While these men should be recognized for their contributions to the great American experiment, we have failed to honor so many others who also made America into what it is today: women.
Women have been an integral part of creating a more equal and just society. We’ve been at the forefront of the struggle for civil rights, voting rights and human rights, including the push for reproductive justice. We have been innovative leaders, thinkers and doers in every field, including mathematics, science, technology, arts and the humanities.
Frankly, our nation is all the better for it. It is past time we honor the “sheroes” of American history and memorialize them on our currency.
Angelou’s brilliance and artistry inspired generations of Americans and she, alongside other phenomenal women in history, will be displayed on our currency as part of the American Women Quarters (AWQ) Program.
However, as we know, many Black women and women of color were excluded from the right to vote and fought beyond its ratification to secure that basic right for themselves. It is my hope that we continue to celebrate the achievements of the many women of color and Black women trailblazers who have left a profound legacy on our country, like Harriet Tubman and brave abolitionists who led countless enslaved people to freedom.

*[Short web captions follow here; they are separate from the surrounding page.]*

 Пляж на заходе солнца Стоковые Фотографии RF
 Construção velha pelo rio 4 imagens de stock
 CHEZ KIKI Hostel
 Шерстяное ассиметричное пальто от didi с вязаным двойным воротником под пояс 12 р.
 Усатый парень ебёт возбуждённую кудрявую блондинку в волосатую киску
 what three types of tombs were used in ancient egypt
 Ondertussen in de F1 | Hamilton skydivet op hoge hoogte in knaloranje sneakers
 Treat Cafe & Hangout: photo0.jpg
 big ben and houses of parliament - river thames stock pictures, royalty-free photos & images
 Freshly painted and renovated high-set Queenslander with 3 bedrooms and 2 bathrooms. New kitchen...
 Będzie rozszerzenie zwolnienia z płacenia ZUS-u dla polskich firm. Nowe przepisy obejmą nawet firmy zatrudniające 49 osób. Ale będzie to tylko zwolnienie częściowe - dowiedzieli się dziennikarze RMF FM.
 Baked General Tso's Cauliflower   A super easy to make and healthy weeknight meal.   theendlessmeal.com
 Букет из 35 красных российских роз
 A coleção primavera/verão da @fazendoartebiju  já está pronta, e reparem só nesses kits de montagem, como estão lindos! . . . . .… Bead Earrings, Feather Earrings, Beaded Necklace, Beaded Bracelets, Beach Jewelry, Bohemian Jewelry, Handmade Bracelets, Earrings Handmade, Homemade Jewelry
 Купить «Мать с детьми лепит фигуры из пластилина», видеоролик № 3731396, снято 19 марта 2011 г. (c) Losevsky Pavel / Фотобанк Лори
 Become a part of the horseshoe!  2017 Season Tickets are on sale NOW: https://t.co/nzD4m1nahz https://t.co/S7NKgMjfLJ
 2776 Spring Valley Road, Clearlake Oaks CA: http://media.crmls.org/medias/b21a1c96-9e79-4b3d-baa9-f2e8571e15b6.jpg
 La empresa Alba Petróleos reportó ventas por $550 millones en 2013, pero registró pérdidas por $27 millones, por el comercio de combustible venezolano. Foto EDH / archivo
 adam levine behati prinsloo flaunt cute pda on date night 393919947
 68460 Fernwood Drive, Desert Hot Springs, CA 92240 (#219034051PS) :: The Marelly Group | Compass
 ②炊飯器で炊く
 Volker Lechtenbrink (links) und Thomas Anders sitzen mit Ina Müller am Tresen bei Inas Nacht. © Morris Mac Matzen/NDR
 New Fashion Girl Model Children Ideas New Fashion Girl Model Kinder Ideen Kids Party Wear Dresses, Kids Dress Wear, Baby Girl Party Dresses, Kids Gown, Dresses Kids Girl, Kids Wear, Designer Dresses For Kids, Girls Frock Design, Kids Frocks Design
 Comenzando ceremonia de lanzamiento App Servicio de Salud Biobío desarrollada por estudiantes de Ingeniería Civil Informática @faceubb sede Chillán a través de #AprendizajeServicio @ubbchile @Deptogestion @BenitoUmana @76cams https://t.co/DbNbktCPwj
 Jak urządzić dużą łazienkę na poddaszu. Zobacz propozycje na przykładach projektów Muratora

And while this symbolism is important, it is just one of the many efforts to adequately acknowledge and respect women’s contributions, like fighting to close the gender pay gap, protect the right to comprehensive reproductive health care, secure paid leave, child care and much more.
For far too long, the accomplishments of women have gone overlooked and underappreciated. It is past time we memorialize women whose work embodies diversity, innovation and courage — some of the virtues that built this country.
This is just the beginning. Women’s history is our history. I hope that these coins will motivate people to learn about the major contributions of these women in history, hear the stories of their lives and inspire the next generation of leaders. Young people should know just as much about Shirley Chisholm, Fannie Lou Hamer, Sylvia Rivera and Patsy Mink, as they do about Washington, Lincoln and Franklin.
If you soon find yourself holding a Maya Angelou quarter, may you be reminded of her words: “Be certain that you do not die without having done something wonderful for humanity.”